• _AIM_
Copy out, unchanged, everything from the start of the records down to the line that contains "14H68L66 5L52 2V0H27L20", with both ends included.

• _Data entries_
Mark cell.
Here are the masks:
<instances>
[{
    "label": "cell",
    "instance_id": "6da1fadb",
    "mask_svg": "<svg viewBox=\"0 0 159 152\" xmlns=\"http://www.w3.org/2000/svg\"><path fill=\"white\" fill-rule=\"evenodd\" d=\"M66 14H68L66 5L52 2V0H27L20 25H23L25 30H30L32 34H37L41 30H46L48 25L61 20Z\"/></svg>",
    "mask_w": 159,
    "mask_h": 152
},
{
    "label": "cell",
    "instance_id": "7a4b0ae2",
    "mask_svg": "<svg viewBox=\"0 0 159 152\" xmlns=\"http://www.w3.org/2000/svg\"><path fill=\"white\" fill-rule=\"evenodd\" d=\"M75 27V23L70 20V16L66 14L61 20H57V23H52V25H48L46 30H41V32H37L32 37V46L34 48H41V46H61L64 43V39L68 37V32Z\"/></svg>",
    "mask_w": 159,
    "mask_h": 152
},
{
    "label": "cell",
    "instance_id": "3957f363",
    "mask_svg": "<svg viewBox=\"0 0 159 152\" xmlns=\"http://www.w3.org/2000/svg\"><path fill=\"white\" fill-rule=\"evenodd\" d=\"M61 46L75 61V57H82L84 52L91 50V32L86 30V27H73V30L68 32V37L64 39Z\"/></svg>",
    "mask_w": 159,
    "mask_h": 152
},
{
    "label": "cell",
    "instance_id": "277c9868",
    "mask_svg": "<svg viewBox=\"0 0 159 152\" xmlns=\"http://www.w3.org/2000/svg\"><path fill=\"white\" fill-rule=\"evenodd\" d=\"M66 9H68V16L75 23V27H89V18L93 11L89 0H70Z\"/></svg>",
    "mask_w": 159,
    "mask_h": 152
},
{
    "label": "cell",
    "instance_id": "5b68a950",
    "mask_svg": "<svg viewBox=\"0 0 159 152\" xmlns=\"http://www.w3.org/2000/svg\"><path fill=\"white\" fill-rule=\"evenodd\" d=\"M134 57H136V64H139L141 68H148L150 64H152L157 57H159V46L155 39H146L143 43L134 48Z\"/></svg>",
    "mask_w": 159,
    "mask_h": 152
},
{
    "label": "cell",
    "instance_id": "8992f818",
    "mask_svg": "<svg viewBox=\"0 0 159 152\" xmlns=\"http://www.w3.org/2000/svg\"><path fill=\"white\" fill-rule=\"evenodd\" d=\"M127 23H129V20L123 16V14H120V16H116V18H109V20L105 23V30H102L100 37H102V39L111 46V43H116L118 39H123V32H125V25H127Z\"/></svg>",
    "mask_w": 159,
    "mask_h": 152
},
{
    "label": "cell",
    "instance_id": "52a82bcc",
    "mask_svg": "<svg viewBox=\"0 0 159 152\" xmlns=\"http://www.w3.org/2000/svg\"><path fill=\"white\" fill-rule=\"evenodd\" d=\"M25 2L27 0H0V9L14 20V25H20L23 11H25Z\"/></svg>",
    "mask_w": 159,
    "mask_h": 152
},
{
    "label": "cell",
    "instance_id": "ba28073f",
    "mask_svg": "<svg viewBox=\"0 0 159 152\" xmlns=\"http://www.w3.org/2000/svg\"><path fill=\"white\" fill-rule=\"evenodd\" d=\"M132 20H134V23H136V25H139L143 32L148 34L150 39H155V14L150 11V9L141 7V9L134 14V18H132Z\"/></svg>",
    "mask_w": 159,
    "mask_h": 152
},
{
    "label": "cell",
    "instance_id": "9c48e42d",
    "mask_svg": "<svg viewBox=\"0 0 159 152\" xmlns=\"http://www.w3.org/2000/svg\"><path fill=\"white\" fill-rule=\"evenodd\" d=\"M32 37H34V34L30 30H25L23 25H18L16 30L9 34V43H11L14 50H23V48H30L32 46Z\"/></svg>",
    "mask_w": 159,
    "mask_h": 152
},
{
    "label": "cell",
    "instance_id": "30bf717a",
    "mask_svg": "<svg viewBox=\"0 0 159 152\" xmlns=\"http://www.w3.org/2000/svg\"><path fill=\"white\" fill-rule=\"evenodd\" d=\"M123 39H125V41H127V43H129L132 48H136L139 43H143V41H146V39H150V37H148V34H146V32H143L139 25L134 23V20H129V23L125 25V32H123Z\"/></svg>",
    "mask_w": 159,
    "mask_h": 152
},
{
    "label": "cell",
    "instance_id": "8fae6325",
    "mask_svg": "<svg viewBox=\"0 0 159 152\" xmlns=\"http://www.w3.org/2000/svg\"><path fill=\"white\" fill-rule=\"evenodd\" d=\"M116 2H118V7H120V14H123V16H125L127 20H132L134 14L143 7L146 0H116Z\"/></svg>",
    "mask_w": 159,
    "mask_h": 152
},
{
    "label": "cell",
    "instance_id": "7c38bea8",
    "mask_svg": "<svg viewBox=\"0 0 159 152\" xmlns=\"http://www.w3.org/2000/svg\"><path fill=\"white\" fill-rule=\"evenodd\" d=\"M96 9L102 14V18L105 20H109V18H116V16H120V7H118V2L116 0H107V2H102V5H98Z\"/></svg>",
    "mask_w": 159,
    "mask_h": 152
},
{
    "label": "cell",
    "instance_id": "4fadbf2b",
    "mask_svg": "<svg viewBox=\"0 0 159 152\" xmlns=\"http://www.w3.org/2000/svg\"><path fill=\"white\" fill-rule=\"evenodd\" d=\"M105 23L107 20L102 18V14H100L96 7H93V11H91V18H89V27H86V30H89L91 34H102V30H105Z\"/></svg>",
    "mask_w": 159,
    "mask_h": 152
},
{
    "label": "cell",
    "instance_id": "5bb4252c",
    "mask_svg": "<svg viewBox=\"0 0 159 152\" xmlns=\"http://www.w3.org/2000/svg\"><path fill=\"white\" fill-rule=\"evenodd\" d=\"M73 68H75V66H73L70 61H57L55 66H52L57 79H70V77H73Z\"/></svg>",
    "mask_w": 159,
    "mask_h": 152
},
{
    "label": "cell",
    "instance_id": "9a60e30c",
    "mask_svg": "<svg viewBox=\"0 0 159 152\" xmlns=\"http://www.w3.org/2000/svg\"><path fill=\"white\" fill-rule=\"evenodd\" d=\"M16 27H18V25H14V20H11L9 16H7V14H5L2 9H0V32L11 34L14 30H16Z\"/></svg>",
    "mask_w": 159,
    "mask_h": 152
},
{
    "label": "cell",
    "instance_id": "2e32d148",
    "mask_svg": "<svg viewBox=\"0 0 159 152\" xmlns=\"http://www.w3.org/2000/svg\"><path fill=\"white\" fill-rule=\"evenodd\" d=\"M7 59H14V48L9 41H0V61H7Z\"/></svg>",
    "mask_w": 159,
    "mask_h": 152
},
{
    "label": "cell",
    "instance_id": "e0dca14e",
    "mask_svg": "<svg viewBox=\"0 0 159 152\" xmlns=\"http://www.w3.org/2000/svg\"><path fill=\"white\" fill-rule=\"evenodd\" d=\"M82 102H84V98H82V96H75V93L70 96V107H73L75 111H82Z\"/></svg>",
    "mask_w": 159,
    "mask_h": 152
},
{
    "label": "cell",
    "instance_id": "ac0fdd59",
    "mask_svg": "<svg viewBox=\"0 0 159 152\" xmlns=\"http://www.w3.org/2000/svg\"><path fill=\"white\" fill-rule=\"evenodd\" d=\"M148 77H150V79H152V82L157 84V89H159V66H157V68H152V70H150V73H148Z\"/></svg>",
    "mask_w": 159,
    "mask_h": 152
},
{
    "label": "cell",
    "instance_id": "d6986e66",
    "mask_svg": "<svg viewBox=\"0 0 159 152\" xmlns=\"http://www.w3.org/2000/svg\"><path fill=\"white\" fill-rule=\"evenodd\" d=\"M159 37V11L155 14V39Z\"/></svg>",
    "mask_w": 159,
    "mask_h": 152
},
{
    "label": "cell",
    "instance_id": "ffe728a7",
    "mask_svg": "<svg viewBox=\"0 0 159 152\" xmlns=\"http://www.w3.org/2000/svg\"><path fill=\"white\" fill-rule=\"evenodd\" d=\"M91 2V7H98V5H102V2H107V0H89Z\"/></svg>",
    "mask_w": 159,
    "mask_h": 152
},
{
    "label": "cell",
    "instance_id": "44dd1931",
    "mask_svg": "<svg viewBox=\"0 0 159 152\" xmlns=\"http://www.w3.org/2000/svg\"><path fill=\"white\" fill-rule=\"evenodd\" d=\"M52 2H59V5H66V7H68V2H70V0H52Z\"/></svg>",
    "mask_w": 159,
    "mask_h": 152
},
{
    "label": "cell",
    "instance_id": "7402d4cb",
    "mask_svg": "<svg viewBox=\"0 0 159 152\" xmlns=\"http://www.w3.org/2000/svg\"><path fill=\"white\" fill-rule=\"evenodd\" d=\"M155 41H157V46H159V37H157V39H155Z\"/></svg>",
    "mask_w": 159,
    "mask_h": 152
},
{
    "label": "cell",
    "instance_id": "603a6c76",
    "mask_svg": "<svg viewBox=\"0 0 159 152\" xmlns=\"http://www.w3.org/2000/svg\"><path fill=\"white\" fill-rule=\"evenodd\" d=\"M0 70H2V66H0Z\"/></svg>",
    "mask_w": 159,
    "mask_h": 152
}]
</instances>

• _CORRECT RESPONSE_
Mark cell.
Here are the masks:
<instances>
[{
    "label": "cell",
    "instance_id": "6da1fadb",
    "mask_svg": "<svg viewBox=\"0 0 159 152\" xmlns=\"http://www.w3.org/2000/svg\"><path fill=\"white\" fill-rule=\"evenodd\" d=\"M66 14H68L66 5L52 2V0H27L20 25H23L25 30H30L32 34H37L41 30H46L48 25L61 20Z\"/></svg>",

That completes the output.